WORK TO BE COMPLETED:
Rewrite the listing as a JSON list of strings, starting at the line that contains "Automatic Peristaltic Dispensing" and ending at the last line of the listing, with one string per line and any blank lines skipped. Leave the pictures out.

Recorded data

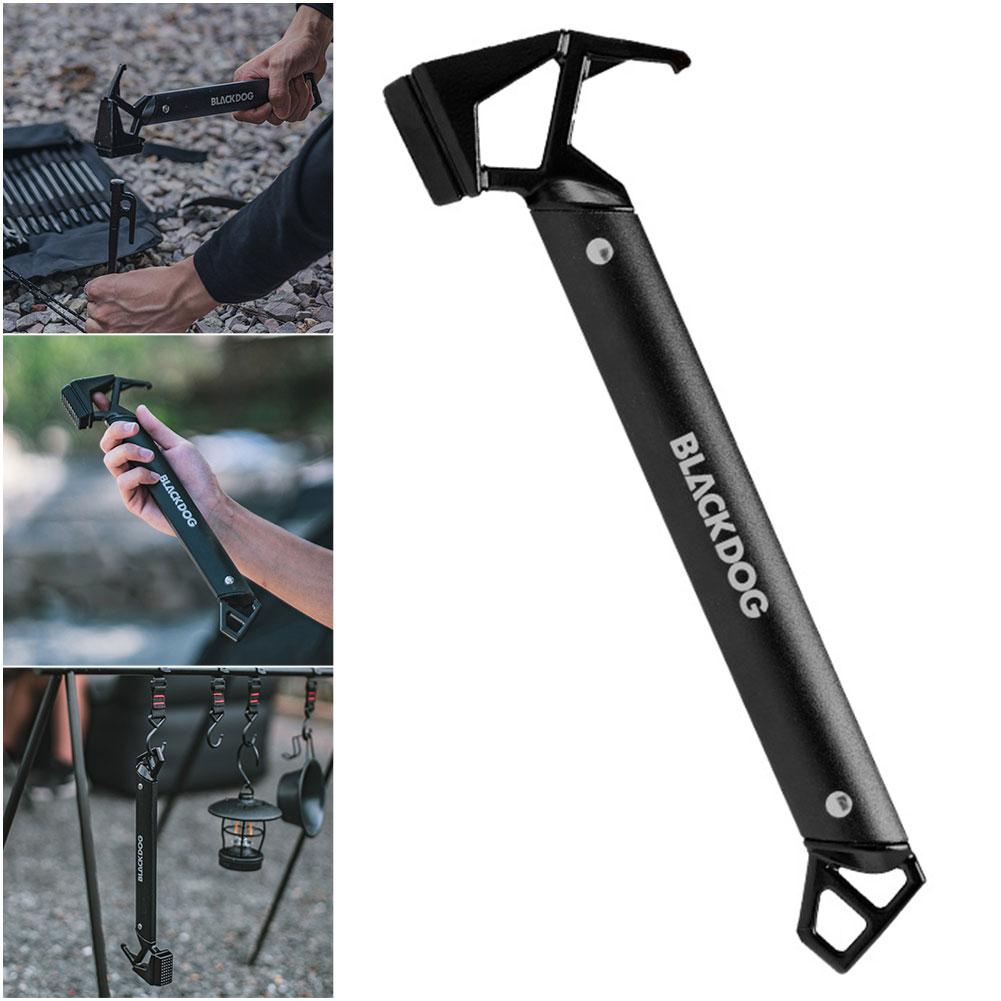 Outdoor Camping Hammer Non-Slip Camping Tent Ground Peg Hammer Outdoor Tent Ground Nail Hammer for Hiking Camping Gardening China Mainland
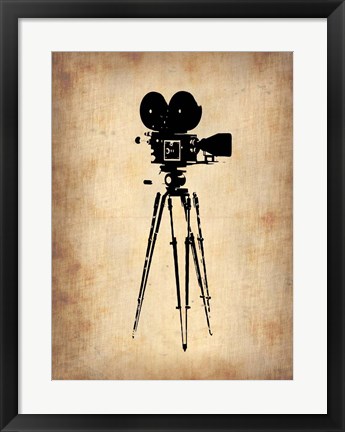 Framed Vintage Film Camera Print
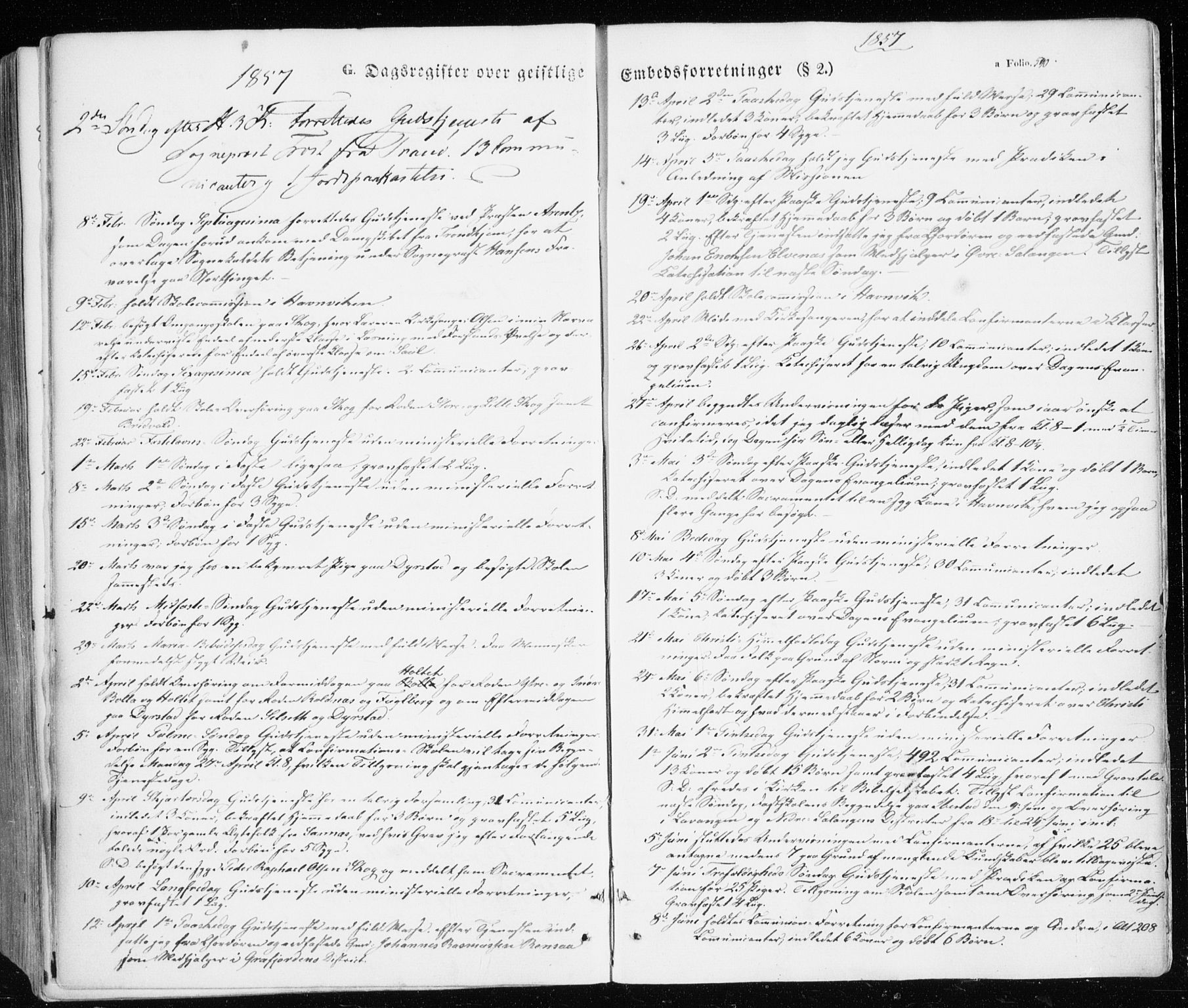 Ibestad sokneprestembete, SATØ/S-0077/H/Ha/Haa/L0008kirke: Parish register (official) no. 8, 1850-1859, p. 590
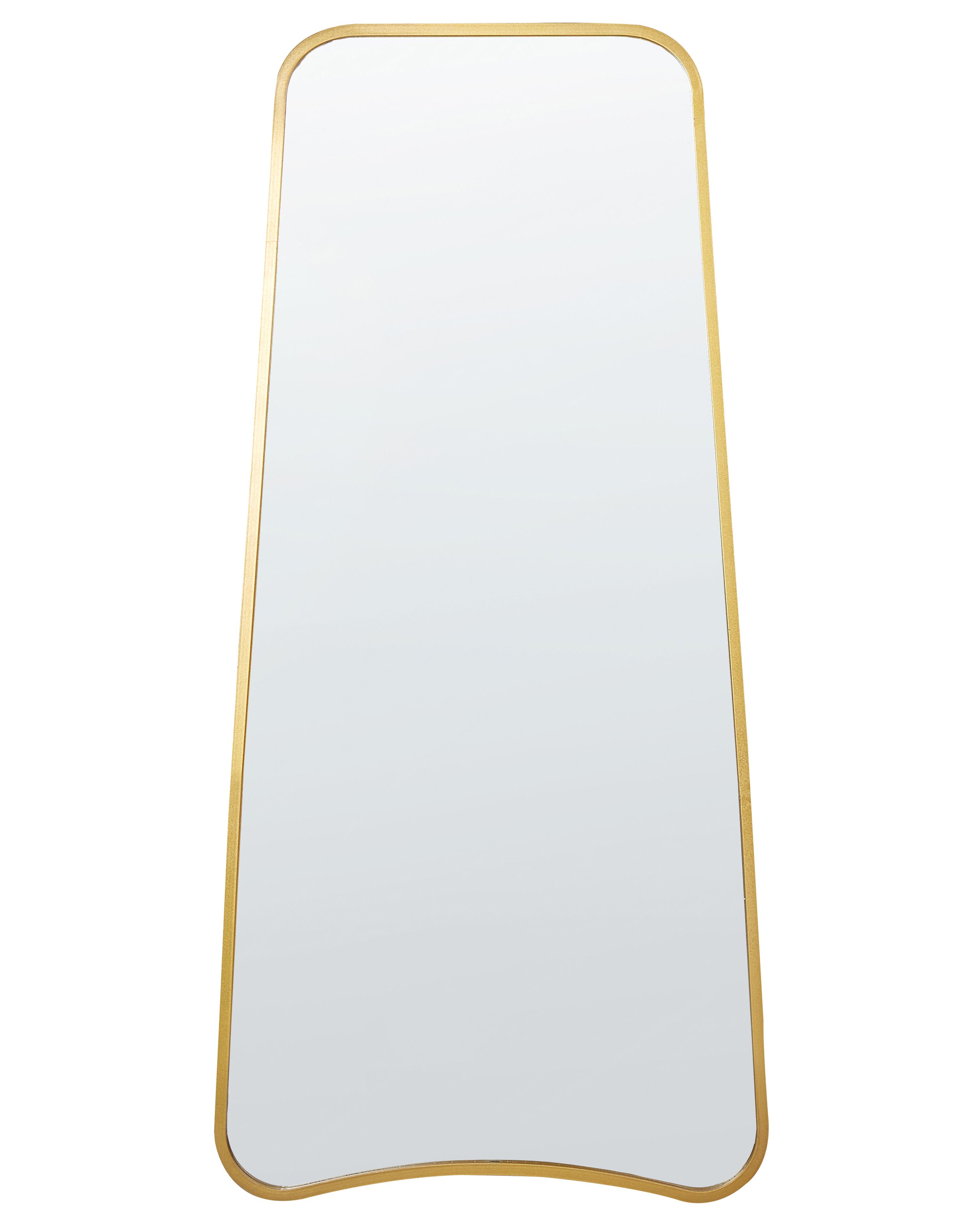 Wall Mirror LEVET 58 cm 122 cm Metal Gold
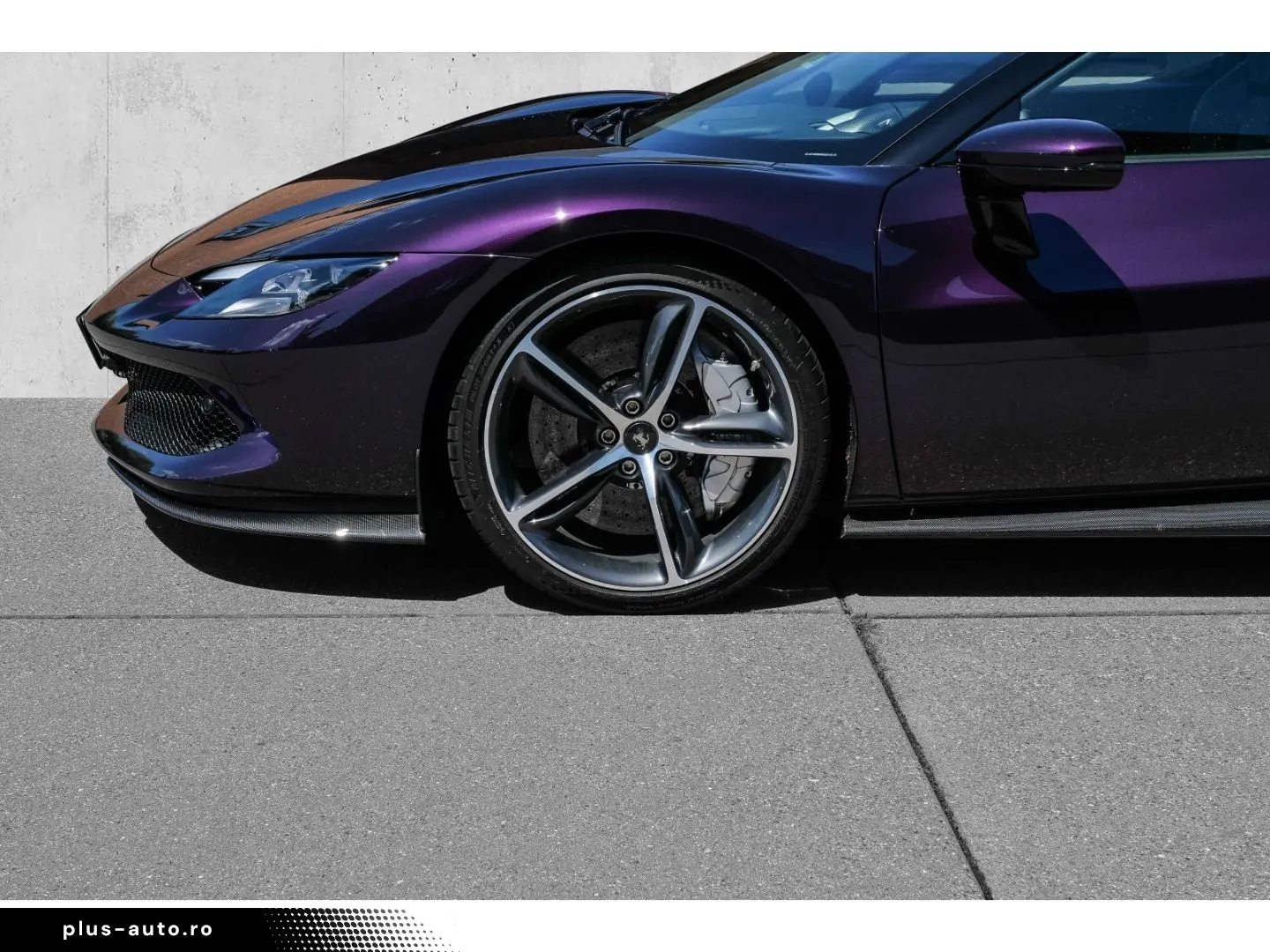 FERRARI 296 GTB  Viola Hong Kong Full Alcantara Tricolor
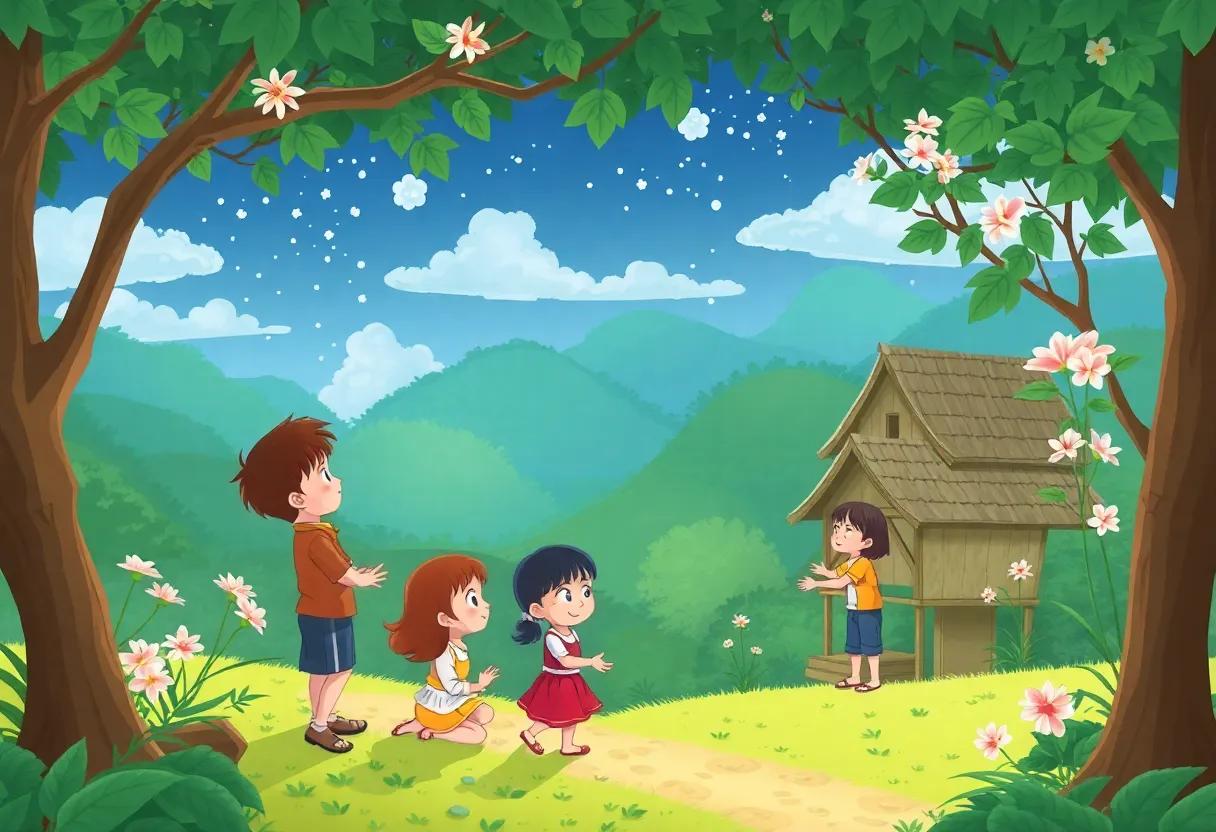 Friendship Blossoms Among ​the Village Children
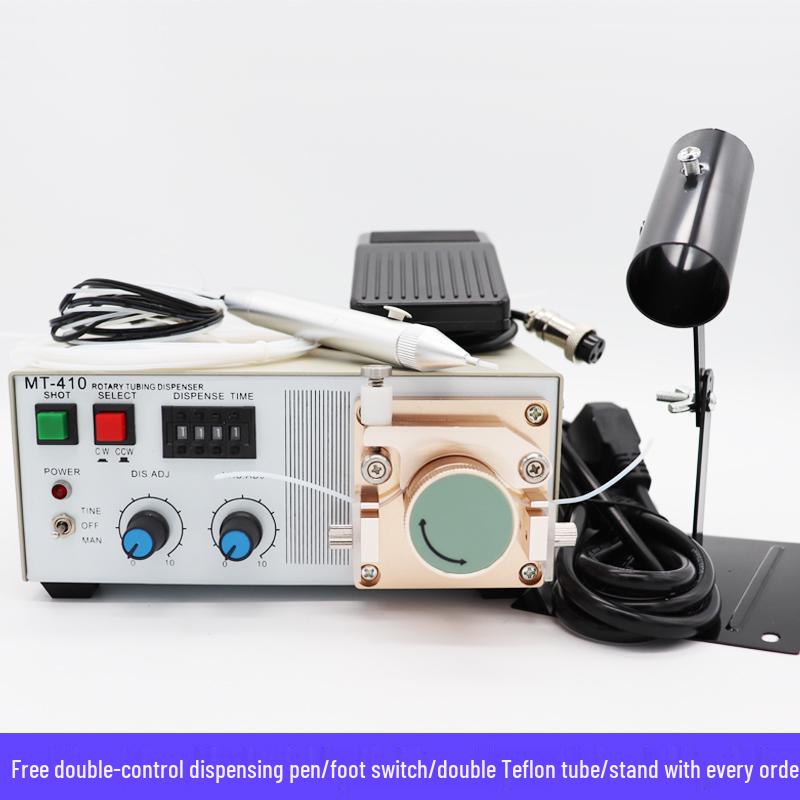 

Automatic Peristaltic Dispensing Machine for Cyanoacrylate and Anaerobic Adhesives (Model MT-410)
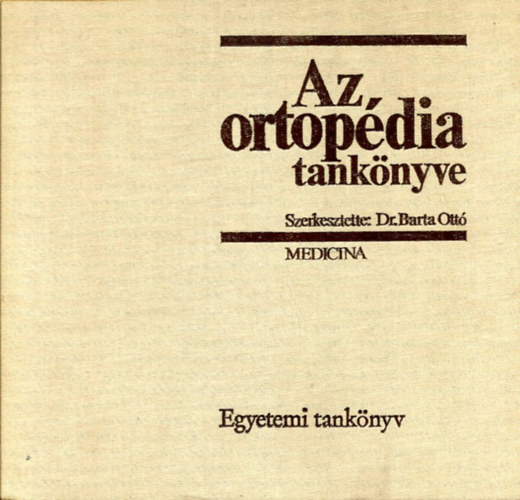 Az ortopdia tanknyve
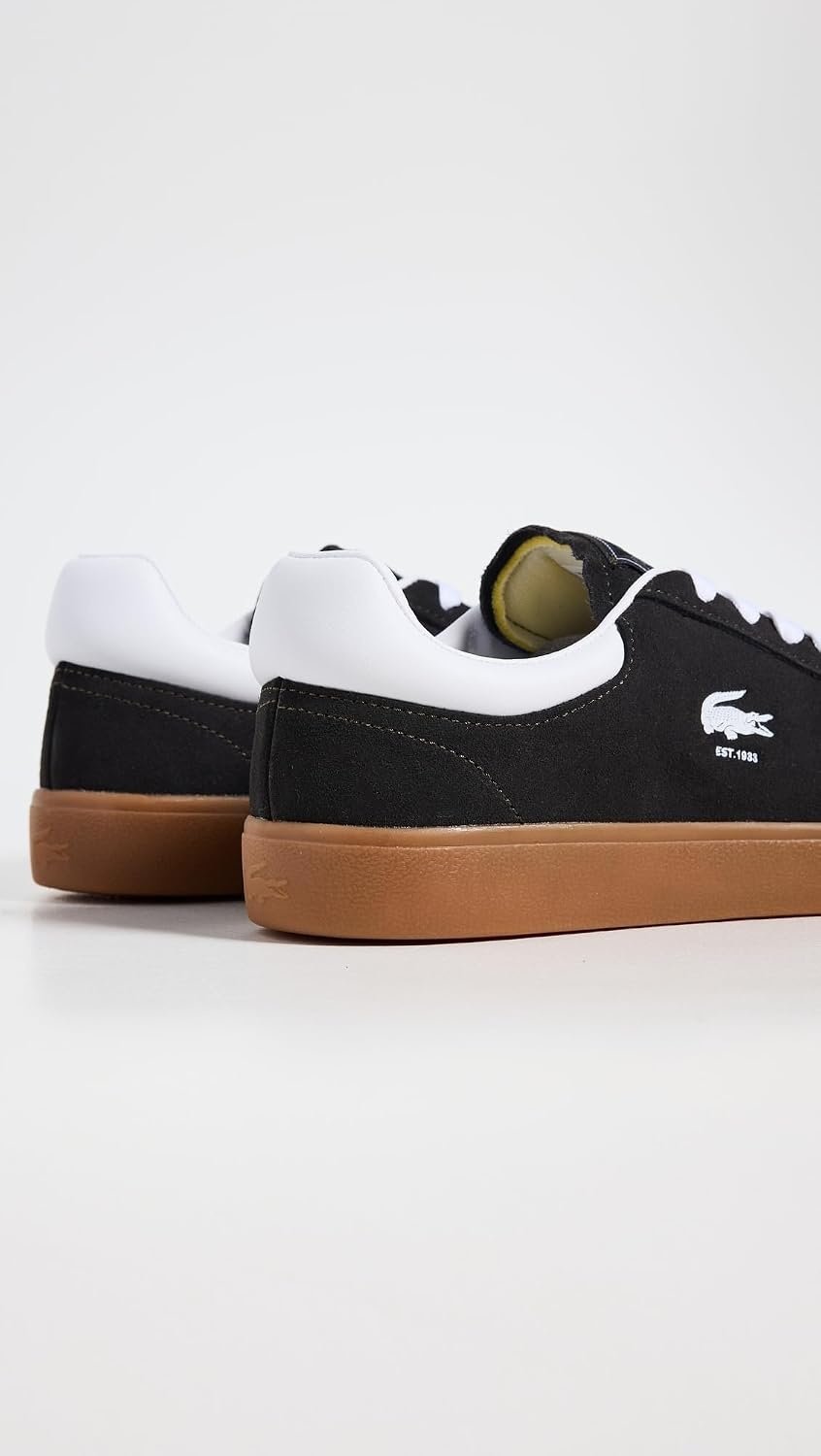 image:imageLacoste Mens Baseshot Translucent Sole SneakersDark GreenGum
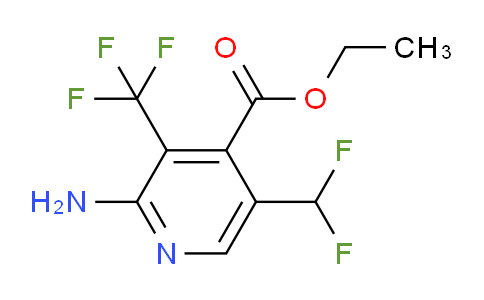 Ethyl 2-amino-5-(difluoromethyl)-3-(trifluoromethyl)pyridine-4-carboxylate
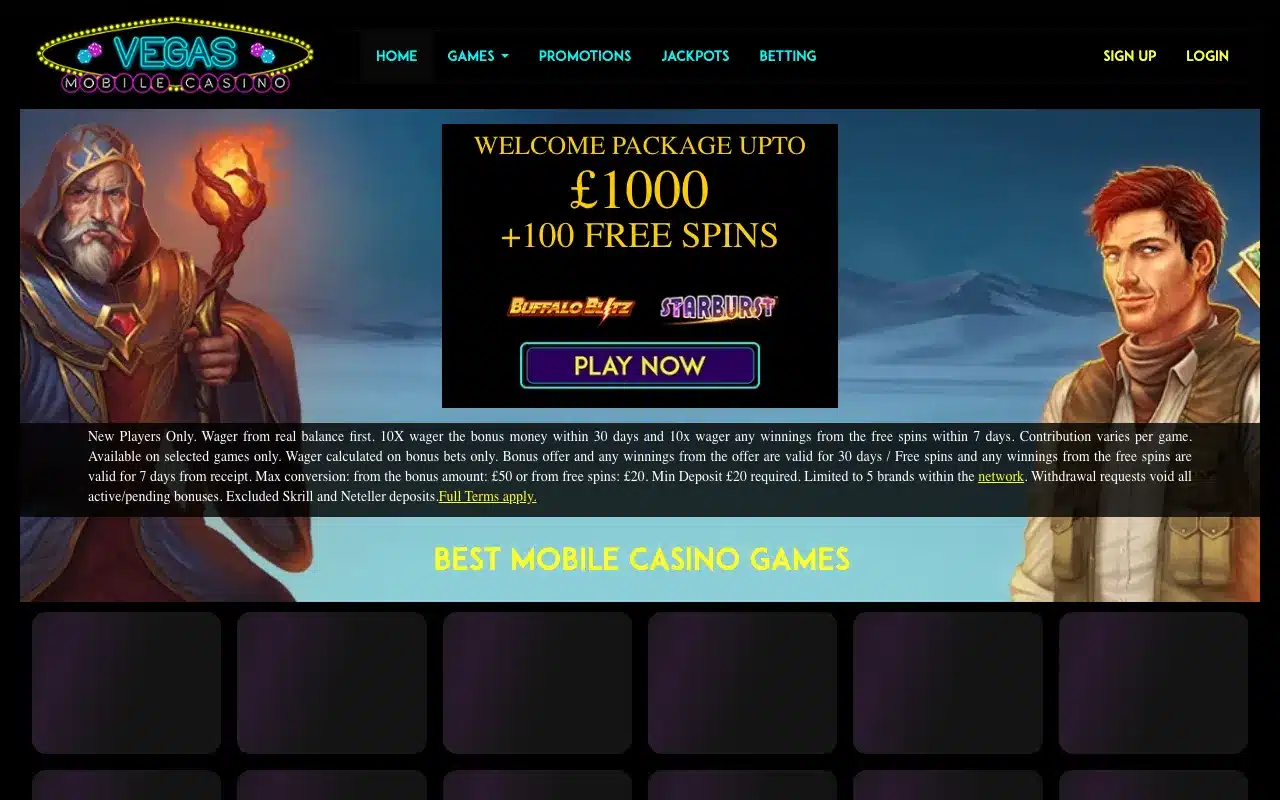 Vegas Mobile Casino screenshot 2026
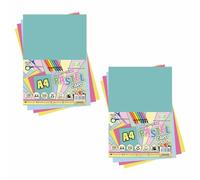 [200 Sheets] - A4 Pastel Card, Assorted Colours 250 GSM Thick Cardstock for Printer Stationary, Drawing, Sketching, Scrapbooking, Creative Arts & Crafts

EXERCISE ANSWER:
[
  "Automatic Peristaltic Dispensing Machine for Cyanoacrylate and Anaerobic Adhesives (Model MT-410)",
  " Az ortopdia tanknyve",
  " image:imageLacoste Mens Baseshot Translucent Sole SneakersDark GreenGum",
  " Ethyl 2-amino-5-(difluoromethyl)-3-(trifluoromethyl)pyridine-4-carboxylate",
  " Vegas Mobile Casino screenshot 2026",
  " [200 Sheets] - A4 Pastel Card, Assorted Colours 250 GSM Thick Cardstock for Printer Stationary, Drawing, Sketching, Scrapbooking, Creative Arts & Crafts"
]